"Elinizdeki deneme kitabı Türk siyaset hayatında kamplaşmaya yol açan yaşam tarzı çatışmasının psikolojik sosyopsikolojik yönü başta olmak üzere tarihin derinliklerinden gelen faktörlerle çeşitli açılardan sorgulanmasına hasredildi.
Temel sorumuz şu: Türkiye'de siyaset ortamını zehirleyen nedir? Ait olduğumuz grupların yaşam tarzı ve değerlerine iman etmişçesine fanatik olarak sorgulamadan bağlılığımız mı? O zihinsel çerçevenin tabir caizse hapishanenin dışına çıkmayı bir an olsun düşünemememizin nedeni Nietzsche'nin dikkat çektiği ait olduğumuz gruptan aforoz edilme korkaklığı menfaatçilik boş vermişlik tembellikten kaynaklanan "konformizm" mi?
Hizmet demokrasisi dediğimiz sistem niçin bu ülkede çalışmıyor? Nasıl oluyor da "Lağım içinde yaşarım ama yaşam tarzıma dokundurtmam" diyor insanlar? O lağım ortamında kendilerini medeni sanıp başkalarını da kendileri gibi yaşamaya zorluyorlar?

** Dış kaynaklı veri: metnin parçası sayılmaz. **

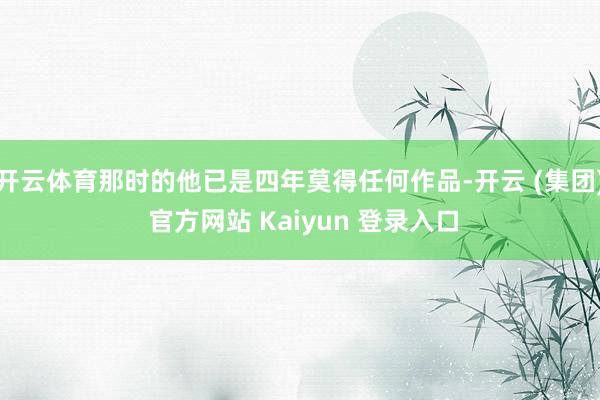 开云体育那时的他已是四年莫得任何作品-开云 (集团) 官方网站 Kaiyun 登录入口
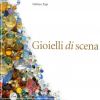 Gioielli di scena attraverso la carriera di quattro celebri soprani del Novecento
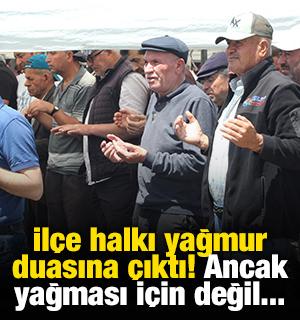 İl&ccedil;e halkı yağmur duasına &ccedil;ıktı! Ancak yağması i&ccedil;in değil...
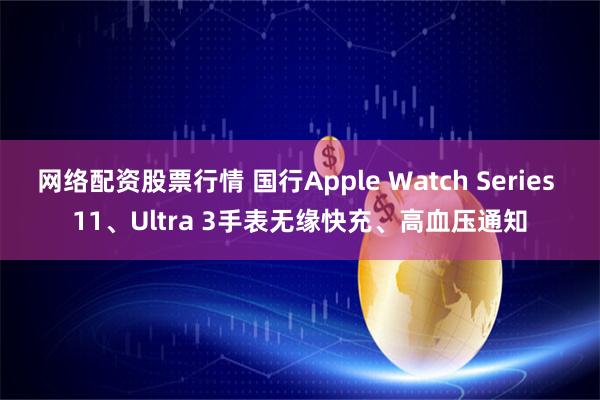 网络配资股票行情 国行Apple Watch Series 11、Ultra 3手表无缘快充、高血压通知
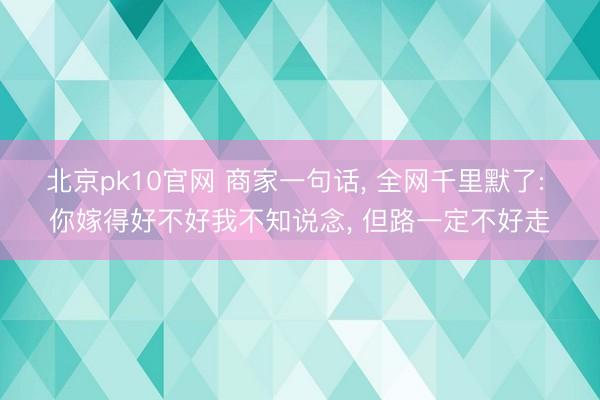 北京pk10官网 商家一句话， 全网千里默了: 你嫁得好不好我不知说念， 但路一定不好走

Acaba bu tepki bin yıldır din simsarlarının atalarına yaptıklarını tersine döndürme hınç alma refleksi midir?
Metropollerde menşei belirsiz manipülasyonlardan bîhaber "çağdaş" ve "ilerici" iddialarla sokaklara dökülen yer yer diplomalı özenti lumpenlerin psikolojik derinliklerine inilmeden siyasetimizdeki nefret ortamının çözümlenmesi kolay olmayacaktır".